§ Page extract
Who says so? America's biggest ally in the Afghan adventure: Great Britain. This week, two top figures in the British effort in Afghanistan -- Sir Sherard Cowper-Coles, UK ambassador to Kabul, and Brigadier Mark Carleton-Smith, the senior British military commander in Afghanistan -- both said that the war was "unwinnable," and that continuing the current level of military operations there, much less expanding it, was a strategy "doomed to fail."
The biggest headlines went to the comments by Cowper-Coles, whose frank assessment was quoted in a secret French diplomatic cable that was published by a muckraking French magazine last week. Cowper-Coles put it plainly:
The current situation is bad, the security situation is getting worse, so is corruption, and the government has lost all trust....The presence of the coalition, in particular its military presence, is part of the problem, not part of its solution. Foreign forces are the lifeline of a regime that would rapidly collapse without them. As such, they slow down and complicate a possible emergence from the crisis.
These are indisputable facts that have been glaringly obvious to most sentient observers for many years. Yet the diplomat's acknowledgement of reality has been greeted as a shocking breach of decorum by his fellow professional liars in Anglo-American officialdom. His brief outburst of truth (which, to be fair to the good knight, was meant to be in secret; he didn't mean to tell the public the truth!) was quickly disavowed in Washington and London. Although the cable's authenticity was not in question, the UK Foreign Office said that their ambassador's comments "did not reflect official British policy."
That is certainly the unvarnished truth, for "official British policy" has long been to "do whatever the hell the Americans tell us to do." Cowper-Coles was upfront about this too:
Acknowledging that there is no option other than supporting the Americans in Afghanistan, the ambassador reportedly added, "but we must tell them that we want to be part of a winning strategy, not a losing one.” The American strategy, he is quoted as saying, “is destined to fail.”
Then, just when the Brits thought they were putting a lid on a story that was most displeasing to their Potomac masters, their top military officer in Afghanistan confirmed and amplified the ambassador's analysis in an interview with The Times. Speaking after his unit's second tour on the battlefield in Afghanistan, Brigadier Carleton-Smith said bluntly:
“We’re not going to win this war....We want to change the nature of the debate from one where disputes are settled through the barrel of the gun to one where it is done through negotiations,” Carleton-Smith said. "If the Taliban were prepared to sit on the other side of the table and talk about a political settlement, then that’s precisely the sort of progress that concludes insurgencies like this. That shouldn’t make people uncomfortable.”

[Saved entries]
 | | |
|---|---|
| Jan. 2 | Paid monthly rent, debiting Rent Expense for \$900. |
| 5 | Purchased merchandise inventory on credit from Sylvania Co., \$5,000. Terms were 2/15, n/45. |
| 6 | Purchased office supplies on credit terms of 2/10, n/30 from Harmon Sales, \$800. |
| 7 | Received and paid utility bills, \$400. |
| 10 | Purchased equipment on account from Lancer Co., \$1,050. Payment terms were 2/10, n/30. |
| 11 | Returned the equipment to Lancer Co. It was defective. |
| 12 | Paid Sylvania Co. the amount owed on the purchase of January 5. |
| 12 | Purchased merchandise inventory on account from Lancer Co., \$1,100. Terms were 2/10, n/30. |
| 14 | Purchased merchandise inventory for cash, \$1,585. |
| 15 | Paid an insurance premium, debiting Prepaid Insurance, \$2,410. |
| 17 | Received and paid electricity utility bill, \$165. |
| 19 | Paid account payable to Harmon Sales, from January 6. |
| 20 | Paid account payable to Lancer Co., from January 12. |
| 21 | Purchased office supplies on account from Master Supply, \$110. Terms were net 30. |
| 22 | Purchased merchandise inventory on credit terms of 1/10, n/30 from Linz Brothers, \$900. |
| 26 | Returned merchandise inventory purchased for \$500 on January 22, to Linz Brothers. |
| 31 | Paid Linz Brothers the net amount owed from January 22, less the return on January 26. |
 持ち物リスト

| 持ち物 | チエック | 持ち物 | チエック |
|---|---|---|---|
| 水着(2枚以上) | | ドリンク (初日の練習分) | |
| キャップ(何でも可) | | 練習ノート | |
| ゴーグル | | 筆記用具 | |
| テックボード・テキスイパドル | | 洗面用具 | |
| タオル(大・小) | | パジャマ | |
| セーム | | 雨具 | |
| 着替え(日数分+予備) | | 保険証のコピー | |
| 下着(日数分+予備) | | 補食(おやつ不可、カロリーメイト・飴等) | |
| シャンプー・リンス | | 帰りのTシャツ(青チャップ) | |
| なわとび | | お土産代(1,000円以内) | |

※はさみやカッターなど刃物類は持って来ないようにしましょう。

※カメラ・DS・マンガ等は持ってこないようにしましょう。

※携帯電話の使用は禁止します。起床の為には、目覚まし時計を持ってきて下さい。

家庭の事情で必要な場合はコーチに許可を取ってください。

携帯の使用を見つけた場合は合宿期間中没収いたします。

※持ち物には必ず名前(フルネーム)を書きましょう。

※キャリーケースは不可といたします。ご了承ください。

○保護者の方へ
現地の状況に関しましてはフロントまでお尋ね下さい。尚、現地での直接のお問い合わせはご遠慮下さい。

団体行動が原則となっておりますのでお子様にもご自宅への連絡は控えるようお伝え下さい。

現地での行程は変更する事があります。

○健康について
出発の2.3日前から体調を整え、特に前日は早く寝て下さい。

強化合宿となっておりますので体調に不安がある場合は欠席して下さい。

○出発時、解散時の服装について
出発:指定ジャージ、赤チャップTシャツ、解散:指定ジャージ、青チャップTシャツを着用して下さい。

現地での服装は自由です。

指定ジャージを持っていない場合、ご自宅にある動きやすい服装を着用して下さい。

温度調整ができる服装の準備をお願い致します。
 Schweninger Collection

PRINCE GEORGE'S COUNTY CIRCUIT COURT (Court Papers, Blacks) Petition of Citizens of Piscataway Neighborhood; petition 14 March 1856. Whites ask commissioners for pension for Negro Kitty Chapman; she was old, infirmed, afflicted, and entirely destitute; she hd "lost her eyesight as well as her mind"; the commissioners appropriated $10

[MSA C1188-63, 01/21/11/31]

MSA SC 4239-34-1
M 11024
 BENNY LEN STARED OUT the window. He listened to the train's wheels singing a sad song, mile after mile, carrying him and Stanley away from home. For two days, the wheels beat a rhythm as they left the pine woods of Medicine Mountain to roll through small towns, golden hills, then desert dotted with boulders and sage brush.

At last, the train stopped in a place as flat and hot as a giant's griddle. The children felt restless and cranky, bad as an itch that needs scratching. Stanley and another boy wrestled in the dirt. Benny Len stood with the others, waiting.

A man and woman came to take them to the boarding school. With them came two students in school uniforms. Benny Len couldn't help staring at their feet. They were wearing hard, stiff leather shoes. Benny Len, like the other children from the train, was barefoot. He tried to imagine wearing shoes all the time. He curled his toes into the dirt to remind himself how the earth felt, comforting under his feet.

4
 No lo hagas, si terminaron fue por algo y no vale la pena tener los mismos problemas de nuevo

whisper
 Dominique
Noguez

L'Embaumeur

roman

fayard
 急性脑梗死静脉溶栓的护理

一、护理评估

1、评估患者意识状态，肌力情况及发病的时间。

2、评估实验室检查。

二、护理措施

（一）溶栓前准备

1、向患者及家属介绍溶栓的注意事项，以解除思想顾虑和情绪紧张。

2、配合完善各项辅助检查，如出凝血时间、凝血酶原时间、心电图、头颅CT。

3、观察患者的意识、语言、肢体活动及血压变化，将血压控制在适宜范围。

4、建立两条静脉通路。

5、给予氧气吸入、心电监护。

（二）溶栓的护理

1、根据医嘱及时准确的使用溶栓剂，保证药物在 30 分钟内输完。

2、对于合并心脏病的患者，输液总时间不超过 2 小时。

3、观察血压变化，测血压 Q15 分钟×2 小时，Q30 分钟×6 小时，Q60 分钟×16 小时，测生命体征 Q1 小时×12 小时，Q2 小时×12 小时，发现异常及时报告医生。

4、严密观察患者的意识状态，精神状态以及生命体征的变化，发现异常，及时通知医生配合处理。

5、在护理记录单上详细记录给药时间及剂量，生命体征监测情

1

§ Task instructions
A. Answer these questions from the text on British views of the Afghan war.
(i) What post did Sir Sherard Cowper-Coles hold?
(ii) What did the UK Foreign Office say the ambassador's comments did not reflect?
(iii) Which newspaper carried Brigadier Carleton-Smith's interview?
B. Transcribe part of the text on British views of the Afghan war, beginning at the words "The biggest headlines" and stopping after "from the crisis.".
C. Render this sentence from the text on British views of the Afghan war in Spanish: "Foreign forces are the lifeline of a regime that would rapidly collapse without them."

§ Results
A.
(i) UK ambassador to Kabul
(ii) Official British policy
(iii) The Times

B.
The biggest headlines went to the comments by Cowper-Coles, whose frank assessment was quoted in a secret French diplomatic cable that was published by a muckraking French magazine last week. Cowper-Coles put it plainly:
The current situation is bad, the security situation is getting worse, so is corruption, and the government has lost all trust....The presence of the coalition, in particular its military presence, is part of the problem, not part of its solution. Foreign forces are the lifeline of a regime that would rapidly collapse without them. As such, they slow down and complicate a possible emergence from the crisis.

C. Las fuerzas extranjeras son el salvavidas de un régimen que se derrumbaría rápidamente sin ellas.